+++ SUPPLIED TEXT
Corpora: Annotated Old English corpus now available

From: Susan Pintzuk (sp20@york.ac.uk)
Date: Sun Aug 27 2000 - 14:26:28 MET DST

  • Next message: Vladimir Rykov, PhD in Computational Linguistics, MOCKBA: "Corpora: inner structure/outer environment"

          The Brooklyn-Geneva-Amsterdam-Helsinki Parsed Corpus
                            of Old English

    The Brooklyn-Geneva-Amsterdam-Helsinki Parsed Corpus of Old English
    (henceforth the Brooklyn Corpus) is a selection of texts from the Old
    English Section of the Helsinki Corpus of English Texts, annotated to
    facilitate searches on lexical items and syntactic structure. It is
    intended for the use of students and scholars of the history of the
    English language. The Brooklyn Corpus contains 106,210 words of Old
    English text; the samples from the longer texts are 5,000 to 10,000 words
    in length. The texts represent a range of dates of composition, authors,
    and genres. The texts in the Brooklyn Corpus are syntactically and
    morphologically annotated, and each word is glossed. The size of the
    corpus is approximately 12 megabytes.

    The syntactic annotations enable the users to pose and answer questions
    about word order, constituent order, abstract structure, and syntactic and
    morphological characteristics of the texts in the corpus. The annotations
    are general-purpose and as theory-neutral as possible, while still
    incorporating the insights of modern linguistic theory; they can be used
    by scholars with widely varying research interests. The syntactic
    annotations mark constituents, both clausal and non-clausal, by labelled
    brackets, with some relations marked by empty categories. The structure
    assigned to a sentence by the labelled bracketing can be quite complex,
    but it is not a complete syntactic analysis: the function of the
    bracketing is not to assign a structure to Old English sentences but
    rather to facilitate searches.
++++++
+++ DATA EXTRACT
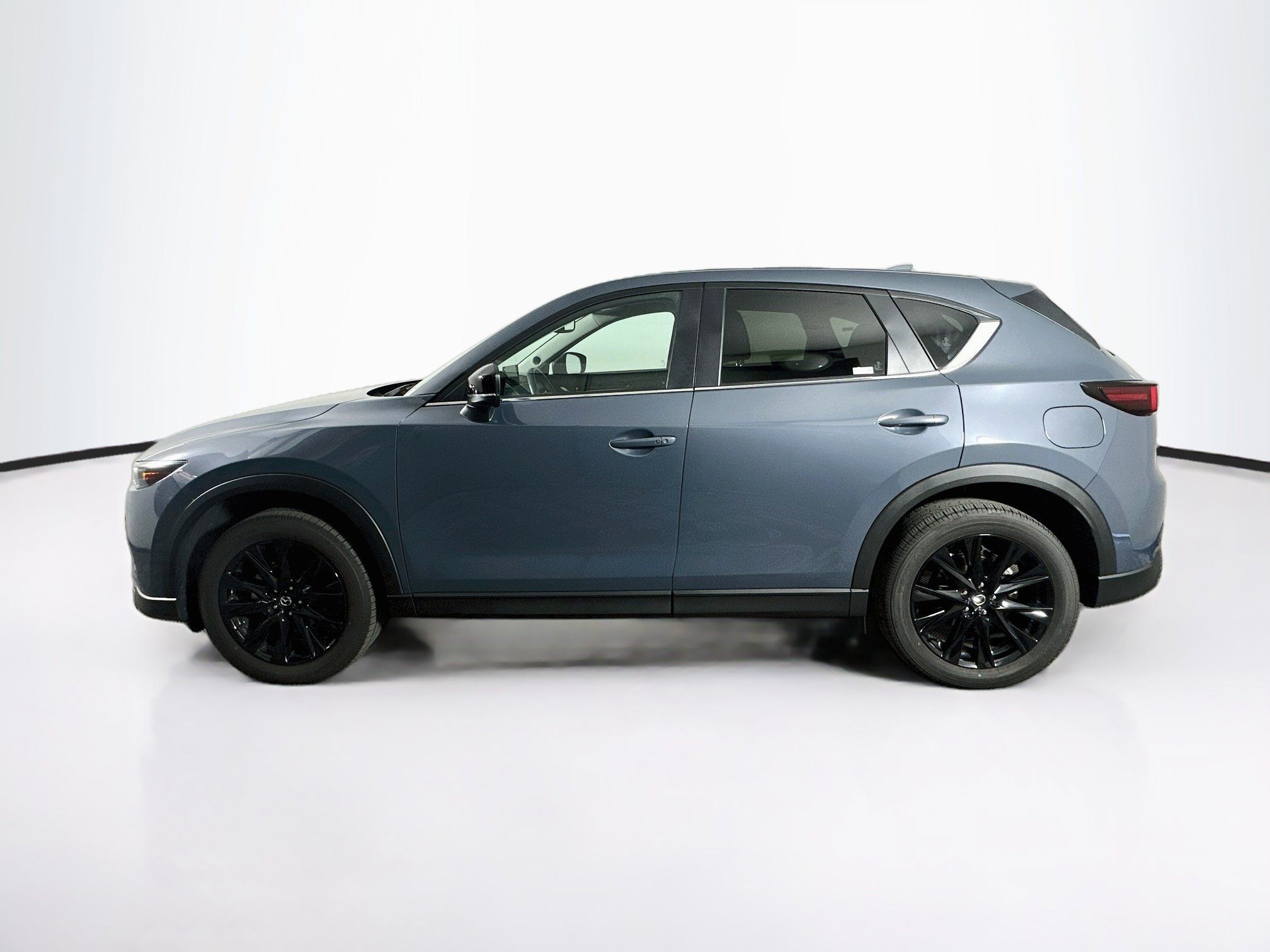 Used 2025 MAZDA CX-5 Carbon Edition AWD/4WD image 4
++++++
- DIRECTIONS FOR THIS TASK -
Continue the announcement of the parsed Old English corpus past its last sentence, keeping its style and subject.

- RESULT FOR THIS EXERCISE -
    The Brooklyn Corpus is available without fee for educational and research
    purposes, but it is not in the public domain. More information about the
    Brooklyn Corpus and how to access it is available at
    http://www-users.york.ac.uk/~sp20/corpus.html. Downloading the Brooklyn
    Corpus Manual is unrestricted, but the corpus texts and search scripts are
    available only to users who agree formally to the conditions of use.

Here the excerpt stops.